Doesn’t it seem like our blitzes are less deceptive than they were last year?  As if there are guys who have committed to blitzing a full three seconds before the ball is snapped, and the whole world knows they’re committed to blitzing?  Who let Tim Lewis back onto the sideline?

–Now we’re onto the 117-yard drive.  On a 2nd and 15 from the Cleveland 35, we rushed six guys, getting a little pressure but not nearly enough.  Anderson had time to scan the field and hit Steve Heiden, who was being single-covered by James Butler.  Heiden picked up 11.

Two things here: 1) It was frightening how well they picked up our blitz.  What’s going on there?; and 2) This was another instance in which our d-backs had a hard time covering so much ground after it was vacated by our blitzers.  To be fair, this problem was exacerbated by the fact that Anderson was on point, hitting his guys in stride every time.

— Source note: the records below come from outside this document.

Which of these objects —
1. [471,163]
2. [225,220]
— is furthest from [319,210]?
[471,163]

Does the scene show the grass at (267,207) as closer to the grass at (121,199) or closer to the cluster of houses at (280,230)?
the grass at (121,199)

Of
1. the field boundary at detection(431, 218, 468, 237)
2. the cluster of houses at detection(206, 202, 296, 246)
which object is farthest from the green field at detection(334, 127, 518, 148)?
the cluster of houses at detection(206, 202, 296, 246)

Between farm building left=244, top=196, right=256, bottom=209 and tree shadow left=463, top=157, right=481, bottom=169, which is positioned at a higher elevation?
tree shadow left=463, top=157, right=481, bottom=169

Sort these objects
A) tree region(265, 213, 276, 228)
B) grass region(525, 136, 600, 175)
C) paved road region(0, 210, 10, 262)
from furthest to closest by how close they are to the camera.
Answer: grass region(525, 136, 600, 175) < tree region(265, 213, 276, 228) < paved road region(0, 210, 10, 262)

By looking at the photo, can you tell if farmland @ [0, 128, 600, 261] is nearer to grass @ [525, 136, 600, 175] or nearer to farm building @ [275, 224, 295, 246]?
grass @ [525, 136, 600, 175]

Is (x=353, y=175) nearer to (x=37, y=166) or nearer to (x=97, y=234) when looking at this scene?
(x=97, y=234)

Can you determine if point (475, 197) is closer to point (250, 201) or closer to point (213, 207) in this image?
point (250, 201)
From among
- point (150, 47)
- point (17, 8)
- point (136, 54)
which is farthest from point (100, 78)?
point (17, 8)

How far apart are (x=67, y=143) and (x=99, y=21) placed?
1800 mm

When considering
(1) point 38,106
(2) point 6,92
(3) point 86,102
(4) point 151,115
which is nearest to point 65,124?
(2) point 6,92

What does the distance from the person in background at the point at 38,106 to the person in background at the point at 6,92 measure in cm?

–This brought up 3rd and 4 from the Cleveland 46.  We rushed 5, but nobody got there, and Anderson hit Heiden again, who rumbled for 17 yards.

–That same series, on a 1st and 20 from our 37, we sent Corey Webster on a corner blitz.  Anderson quickly pivoted and hit Braylon Edwards, whom Webster had been matched up against.  Braylon made 14 yards before Kenny Phillips closed on him from his safety spot.

This seemed poorly executed on our part.  Given that Webster was blitzing, Phillips should have been in much better position to make that stop.  Instead, he allowed way too much space.  It was a rookie mistake, but when you’re running complex defensive schemes with rookies on the field, stuff like that is gonna happen.  (This is an odd time to mention this, but Corey Webster has been absolutely tremendous this year.)

–And lastly, on 1st and 15 on that same series, we rushed two off the right side and dropped left end Reynaldo Wynn into coverage.  But the 300 lb. Wynn couldn’t keep up with running back Jerome Harrison, who leaked into the flat, and was hit by Anderson for an 8-yard gain.  Once again, the Browns overcame a penalty and got back on schedule.

So there you have it.  The Browns almost always picked up our blitzes, and were able to counteract them with three-step drops and quick hitters.  They also looked for their hot-read options, who were able to gain a lot of yards after the catch because our defensive backs were scrambling to cover the ground vacated by the blitzers. 

Also, they did things specifically to exploit our aggressiveness.  They ran a couple of misdirection bootlegs – including the 70-yard pass to Braylon – and even threw in a reverse.  And most everything they did worked.